— Aim of the exercise —
Lines in the entries below where the word "over" shows up should each be copied.

* * *

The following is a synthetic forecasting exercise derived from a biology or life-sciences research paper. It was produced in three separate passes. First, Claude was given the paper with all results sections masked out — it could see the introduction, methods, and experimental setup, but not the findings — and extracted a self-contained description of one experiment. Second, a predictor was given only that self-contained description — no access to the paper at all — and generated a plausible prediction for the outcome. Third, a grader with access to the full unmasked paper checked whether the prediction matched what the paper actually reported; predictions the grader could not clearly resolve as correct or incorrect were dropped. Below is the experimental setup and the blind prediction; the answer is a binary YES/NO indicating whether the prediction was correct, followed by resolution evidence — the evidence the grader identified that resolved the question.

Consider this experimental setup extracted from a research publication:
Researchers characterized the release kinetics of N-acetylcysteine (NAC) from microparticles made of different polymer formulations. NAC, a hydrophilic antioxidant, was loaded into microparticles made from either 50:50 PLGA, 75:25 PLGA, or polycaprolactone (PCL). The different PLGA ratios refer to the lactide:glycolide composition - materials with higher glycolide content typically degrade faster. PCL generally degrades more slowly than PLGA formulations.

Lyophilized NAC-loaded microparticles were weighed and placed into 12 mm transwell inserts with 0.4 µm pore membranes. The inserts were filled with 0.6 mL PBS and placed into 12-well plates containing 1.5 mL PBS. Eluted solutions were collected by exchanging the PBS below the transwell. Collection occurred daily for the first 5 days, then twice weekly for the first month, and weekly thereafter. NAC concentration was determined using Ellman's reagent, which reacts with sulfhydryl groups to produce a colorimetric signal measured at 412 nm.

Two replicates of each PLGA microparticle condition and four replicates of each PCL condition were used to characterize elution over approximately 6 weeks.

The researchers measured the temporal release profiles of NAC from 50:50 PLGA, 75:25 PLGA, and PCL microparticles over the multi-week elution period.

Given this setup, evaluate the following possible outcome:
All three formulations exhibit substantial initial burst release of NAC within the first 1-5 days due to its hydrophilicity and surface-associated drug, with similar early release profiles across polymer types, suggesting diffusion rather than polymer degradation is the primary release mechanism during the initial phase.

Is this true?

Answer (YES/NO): NO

* * *

— Your response —
Two replicates of each PLGA microparticle condition and four replicates of each PCL condition were used to characterize elution over approximately 6 weeks.
The researchers measured the temporal release profiles of NAC from 50:50 PLGA, 75:25 PLGA, and PCL microparticles over the multi-week elution period.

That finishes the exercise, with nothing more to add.